(Dataset entries)
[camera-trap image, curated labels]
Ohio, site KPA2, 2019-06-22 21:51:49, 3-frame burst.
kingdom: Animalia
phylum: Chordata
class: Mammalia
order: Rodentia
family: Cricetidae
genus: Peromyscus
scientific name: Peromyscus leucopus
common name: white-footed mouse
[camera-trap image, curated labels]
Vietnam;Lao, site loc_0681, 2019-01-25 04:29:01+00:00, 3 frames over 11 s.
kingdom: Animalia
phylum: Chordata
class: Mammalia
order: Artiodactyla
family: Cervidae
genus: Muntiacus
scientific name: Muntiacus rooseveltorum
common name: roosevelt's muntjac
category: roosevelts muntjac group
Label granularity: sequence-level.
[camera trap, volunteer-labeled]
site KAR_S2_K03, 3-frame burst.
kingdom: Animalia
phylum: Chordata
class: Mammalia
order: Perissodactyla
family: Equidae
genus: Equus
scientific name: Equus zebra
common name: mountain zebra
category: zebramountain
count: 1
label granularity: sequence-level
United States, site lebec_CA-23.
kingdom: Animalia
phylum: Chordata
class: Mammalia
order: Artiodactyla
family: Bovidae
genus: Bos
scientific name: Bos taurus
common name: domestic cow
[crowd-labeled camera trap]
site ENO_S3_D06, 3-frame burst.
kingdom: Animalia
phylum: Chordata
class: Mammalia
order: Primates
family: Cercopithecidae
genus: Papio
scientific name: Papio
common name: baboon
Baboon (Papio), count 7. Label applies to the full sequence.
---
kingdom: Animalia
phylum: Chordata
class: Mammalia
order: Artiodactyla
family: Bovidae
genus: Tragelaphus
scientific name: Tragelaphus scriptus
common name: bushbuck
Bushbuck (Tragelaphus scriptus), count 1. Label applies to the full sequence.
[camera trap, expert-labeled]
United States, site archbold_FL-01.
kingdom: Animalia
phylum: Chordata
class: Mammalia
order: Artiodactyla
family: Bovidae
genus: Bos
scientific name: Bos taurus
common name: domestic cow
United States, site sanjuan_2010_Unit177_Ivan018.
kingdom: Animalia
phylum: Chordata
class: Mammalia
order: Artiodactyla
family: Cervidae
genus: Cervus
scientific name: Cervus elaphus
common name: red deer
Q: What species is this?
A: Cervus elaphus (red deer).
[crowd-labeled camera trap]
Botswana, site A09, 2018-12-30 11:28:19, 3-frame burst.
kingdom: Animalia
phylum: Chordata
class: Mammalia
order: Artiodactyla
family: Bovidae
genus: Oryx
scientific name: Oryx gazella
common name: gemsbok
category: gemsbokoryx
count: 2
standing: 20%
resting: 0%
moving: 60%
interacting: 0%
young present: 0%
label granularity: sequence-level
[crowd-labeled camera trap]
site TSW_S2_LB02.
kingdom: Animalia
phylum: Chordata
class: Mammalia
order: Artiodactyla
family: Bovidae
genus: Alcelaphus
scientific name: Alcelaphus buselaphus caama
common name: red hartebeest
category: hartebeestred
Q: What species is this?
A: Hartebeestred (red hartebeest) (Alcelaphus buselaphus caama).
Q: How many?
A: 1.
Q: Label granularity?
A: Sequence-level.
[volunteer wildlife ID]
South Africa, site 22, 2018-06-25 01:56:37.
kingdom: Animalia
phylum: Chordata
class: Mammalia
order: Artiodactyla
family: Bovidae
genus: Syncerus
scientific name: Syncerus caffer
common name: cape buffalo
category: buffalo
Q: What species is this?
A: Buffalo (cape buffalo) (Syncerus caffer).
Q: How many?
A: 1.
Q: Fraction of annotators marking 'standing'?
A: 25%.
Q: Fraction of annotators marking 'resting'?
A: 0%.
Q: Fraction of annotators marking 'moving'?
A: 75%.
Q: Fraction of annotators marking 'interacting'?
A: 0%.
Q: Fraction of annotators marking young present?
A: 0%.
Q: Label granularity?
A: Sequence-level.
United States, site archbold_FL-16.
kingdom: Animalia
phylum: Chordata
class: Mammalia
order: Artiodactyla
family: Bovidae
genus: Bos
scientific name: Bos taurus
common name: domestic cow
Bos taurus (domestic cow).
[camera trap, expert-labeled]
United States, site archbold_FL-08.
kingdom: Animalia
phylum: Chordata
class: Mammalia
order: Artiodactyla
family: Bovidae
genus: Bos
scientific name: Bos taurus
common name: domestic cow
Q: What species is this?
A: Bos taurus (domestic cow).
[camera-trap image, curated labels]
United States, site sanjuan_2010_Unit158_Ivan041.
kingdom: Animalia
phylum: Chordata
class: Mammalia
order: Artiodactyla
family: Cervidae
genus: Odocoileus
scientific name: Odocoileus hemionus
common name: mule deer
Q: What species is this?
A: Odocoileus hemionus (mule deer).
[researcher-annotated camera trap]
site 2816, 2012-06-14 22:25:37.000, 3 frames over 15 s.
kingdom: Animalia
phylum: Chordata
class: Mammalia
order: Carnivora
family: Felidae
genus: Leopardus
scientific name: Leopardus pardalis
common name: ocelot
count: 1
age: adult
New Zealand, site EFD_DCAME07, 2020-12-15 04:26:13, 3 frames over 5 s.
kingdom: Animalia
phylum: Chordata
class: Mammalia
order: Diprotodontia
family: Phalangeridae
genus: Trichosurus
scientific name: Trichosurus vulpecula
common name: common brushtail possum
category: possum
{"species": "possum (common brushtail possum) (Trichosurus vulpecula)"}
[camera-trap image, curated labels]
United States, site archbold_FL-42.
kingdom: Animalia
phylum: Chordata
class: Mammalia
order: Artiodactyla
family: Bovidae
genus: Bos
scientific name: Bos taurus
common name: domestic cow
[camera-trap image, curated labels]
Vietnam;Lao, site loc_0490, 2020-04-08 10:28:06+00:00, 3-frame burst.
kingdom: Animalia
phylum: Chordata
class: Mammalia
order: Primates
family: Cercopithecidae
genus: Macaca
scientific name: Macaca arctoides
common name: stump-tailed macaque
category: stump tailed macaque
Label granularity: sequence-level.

_Exercise description_.
The answer must be every line of the records above that holds the word "present".

_Answer to the problem_.
young present: 0%
Q: Fraction of annotators marking young present?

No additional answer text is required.